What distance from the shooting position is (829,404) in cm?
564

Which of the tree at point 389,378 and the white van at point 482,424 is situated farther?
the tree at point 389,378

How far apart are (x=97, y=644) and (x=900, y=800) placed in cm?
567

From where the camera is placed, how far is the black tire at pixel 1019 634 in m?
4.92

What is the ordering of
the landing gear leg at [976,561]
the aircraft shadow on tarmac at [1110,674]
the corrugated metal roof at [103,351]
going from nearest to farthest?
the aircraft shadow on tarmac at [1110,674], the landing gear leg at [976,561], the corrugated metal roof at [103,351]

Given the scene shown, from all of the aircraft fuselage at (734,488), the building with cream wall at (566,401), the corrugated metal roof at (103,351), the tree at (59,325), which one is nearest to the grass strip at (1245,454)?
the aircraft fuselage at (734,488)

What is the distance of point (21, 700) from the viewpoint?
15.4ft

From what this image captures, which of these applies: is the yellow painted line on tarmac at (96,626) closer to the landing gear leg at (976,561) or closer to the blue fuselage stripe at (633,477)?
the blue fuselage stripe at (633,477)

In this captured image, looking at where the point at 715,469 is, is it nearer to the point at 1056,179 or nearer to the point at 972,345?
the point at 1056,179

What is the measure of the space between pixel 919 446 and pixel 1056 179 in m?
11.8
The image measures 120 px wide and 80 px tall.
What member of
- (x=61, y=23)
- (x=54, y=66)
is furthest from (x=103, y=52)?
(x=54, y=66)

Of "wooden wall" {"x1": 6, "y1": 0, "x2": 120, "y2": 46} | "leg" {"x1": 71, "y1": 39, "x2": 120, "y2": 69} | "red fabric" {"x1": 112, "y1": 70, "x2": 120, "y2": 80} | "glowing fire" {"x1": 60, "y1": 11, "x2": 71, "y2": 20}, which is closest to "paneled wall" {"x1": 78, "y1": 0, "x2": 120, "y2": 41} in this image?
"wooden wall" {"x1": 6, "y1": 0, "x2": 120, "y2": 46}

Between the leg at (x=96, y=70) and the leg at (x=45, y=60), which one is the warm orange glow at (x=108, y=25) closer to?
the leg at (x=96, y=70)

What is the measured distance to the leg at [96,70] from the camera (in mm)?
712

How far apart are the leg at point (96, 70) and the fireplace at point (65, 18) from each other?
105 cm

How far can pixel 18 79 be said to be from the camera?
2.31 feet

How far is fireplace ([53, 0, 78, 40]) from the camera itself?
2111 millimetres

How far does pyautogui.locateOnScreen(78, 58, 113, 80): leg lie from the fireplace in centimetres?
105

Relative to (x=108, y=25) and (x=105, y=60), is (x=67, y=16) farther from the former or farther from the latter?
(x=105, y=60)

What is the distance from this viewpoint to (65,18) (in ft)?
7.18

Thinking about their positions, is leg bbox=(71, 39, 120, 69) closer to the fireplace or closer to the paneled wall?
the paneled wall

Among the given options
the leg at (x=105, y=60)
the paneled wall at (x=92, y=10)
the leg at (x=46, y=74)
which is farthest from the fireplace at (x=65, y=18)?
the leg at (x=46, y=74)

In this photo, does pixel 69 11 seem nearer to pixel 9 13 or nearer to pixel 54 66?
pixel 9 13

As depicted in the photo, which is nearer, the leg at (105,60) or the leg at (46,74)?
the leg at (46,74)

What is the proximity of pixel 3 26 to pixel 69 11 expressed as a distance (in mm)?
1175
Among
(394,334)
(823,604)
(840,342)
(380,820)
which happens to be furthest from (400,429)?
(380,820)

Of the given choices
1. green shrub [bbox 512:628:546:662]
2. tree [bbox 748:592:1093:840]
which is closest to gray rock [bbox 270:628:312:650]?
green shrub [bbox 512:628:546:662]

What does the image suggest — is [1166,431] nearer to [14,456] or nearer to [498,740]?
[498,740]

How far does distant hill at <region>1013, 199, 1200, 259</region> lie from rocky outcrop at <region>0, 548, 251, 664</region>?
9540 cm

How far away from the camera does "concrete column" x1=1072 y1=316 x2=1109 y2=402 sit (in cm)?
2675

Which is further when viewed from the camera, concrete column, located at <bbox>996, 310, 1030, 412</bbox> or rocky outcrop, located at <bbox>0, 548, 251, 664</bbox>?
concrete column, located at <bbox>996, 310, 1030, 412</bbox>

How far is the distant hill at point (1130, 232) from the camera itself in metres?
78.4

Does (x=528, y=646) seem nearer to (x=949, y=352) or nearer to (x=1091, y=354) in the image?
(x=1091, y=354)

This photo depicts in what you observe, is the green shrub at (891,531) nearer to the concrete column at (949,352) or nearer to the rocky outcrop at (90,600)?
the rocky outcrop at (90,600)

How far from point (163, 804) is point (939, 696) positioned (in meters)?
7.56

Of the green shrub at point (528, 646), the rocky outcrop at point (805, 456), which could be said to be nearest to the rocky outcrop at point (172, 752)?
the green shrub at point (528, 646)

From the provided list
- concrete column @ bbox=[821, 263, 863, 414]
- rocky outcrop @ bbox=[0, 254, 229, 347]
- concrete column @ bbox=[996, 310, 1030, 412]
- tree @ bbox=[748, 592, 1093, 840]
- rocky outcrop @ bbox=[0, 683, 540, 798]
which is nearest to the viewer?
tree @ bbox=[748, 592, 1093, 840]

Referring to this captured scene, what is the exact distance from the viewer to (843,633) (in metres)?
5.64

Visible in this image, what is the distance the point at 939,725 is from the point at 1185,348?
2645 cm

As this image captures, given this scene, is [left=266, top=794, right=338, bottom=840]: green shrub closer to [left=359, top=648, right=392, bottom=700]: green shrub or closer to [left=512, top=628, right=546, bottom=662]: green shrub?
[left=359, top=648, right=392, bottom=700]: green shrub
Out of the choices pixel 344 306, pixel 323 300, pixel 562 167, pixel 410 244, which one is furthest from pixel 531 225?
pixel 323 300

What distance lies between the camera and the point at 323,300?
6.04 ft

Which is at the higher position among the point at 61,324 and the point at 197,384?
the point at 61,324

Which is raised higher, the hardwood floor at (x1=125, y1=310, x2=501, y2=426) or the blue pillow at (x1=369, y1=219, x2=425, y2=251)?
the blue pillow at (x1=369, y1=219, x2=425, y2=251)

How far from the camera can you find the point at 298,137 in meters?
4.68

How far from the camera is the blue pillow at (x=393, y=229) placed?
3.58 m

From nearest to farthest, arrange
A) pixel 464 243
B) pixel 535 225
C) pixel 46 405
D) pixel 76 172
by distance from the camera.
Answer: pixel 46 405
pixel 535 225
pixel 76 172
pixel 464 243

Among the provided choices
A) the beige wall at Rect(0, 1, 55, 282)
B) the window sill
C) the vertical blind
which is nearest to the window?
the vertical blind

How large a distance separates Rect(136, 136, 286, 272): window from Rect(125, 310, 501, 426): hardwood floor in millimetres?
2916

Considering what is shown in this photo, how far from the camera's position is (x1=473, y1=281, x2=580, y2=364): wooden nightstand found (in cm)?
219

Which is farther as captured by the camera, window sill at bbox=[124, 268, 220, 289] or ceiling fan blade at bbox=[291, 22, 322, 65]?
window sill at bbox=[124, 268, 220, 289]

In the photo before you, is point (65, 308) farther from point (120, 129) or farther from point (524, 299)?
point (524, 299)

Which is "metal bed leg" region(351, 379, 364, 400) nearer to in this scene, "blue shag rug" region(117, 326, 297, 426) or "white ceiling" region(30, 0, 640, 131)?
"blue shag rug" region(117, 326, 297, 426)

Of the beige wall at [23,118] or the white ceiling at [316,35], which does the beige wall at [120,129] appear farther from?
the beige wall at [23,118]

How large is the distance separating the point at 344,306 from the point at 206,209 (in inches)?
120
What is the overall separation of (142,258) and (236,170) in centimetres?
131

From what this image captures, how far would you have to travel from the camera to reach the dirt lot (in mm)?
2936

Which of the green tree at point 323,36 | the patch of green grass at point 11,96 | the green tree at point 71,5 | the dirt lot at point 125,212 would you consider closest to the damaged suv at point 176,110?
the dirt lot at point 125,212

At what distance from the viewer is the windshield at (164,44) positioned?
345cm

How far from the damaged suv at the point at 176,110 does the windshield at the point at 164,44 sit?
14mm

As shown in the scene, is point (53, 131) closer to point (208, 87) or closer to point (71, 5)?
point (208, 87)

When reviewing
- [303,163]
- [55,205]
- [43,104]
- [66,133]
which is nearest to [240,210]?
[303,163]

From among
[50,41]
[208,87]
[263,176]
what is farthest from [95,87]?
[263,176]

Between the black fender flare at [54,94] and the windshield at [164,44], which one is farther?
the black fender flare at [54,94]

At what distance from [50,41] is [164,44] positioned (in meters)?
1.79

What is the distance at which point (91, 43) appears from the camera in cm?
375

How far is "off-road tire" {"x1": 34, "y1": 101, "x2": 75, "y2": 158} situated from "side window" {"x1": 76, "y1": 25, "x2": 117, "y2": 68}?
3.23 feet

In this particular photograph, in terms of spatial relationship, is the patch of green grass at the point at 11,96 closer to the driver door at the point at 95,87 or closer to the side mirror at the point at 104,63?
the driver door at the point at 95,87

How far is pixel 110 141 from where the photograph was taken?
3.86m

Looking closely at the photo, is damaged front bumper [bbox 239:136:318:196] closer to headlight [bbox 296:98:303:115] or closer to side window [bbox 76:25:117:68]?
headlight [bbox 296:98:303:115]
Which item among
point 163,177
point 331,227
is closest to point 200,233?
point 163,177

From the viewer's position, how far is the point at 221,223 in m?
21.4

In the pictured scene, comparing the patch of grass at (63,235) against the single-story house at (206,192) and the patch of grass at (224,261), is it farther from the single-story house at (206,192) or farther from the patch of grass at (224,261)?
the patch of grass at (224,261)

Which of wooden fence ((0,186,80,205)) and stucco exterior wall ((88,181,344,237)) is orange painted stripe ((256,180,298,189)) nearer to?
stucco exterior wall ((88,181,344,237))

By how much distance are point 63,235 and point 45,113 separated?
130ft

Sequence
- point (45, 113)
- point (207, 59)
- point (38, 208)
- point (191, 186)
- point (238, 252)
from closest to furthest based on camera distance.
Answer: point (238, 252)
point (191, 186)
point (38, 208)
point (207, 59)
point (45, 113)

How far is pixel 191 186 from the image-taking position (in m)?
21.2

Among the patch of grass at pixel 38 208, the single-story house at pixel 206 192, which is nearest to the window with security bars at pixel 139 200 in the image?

_Problem:_ Write out the items from the beginning through the line containing "the aircraft shadow on tarmac at [1110,674], the", both included, reproducing each line exactly.

_Answer to this exercise:_
What distance from the shooting position is (829,404) in cm?
564

Which of the tree at point 389,378 and the white van at point 482,424 is situated farther?
the tree at point 389,378

How far apart are (x=97, y=644) and (x=900, y=800) placed in cm?
567

From where the camera is placed, how far is the black tire at pixel 1019 634 in m?
4.92

What is the ordering of
the landing gear leg at [976,561]
the aircraft shadow on tarmac at [1110,674]
the corrugated metal roof at [103,351]
going from nearest to farthest?
the aircraft shadow on tarmac at [1110,674], the landing gear leg at [976,561], the corrugated metal roof at [103,351]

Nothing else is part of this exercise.